Leslie Lyell

Personal information
- Place of birth: Southall, England
- Position(s): Inside forward

Senior career*
- Years: Team / Apps / (Gls)
- Brantford Cockshutts
- 1925–1929: Brooklyn Wanderers / 110 / (37)
- 1927: → Boston (loan) / 1 / (0)
- 1929: New York Giants / 24 / (7)
- 1930–1931: Brooklyn Wanderers / 42 / (12)
- 1931: Newark Americans / 0 / (0)

= Leslie Lyell =

English footballer

Leslie Lyell was an English footballer who spent his entire professional career in the American Soccer League.

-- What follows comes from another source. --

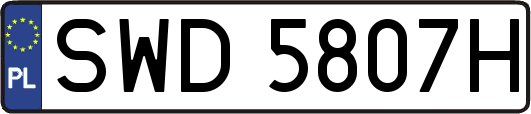 SWD5807H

Born in England, Lyell began his career in Canada where he played for Brantford Cockshutts, a team sponsored by the Cockshutt Plow Company. In 1925, Lyell signed with the Brooklyn Wanderers of the American Soccer League. In May 1926, Lyell broke his shin bone in an exhibition match with Hakoah Vienna. He lost the rest of the season and did not regain a spot in the starting eleven until well into the 1926–27 season. He played one game on loan to the Boston Soccer Club. His best season, statistically came in 1928–1929 when he scored seventeen goals, putting him eleventh on the scoring list. In September 1929, Lyell moved to the New York Giants. When the Giants left the ASL and entered the Eastern Professional Soccer League as part of the Soccer War, Lyell went with the Giants, but returned to the Wanderers later in the season. In the fall of 1931, Lyell signed with the Newark Americans, but played only three league cup games, scoring two goals. He never entered a first-team league game with Newark.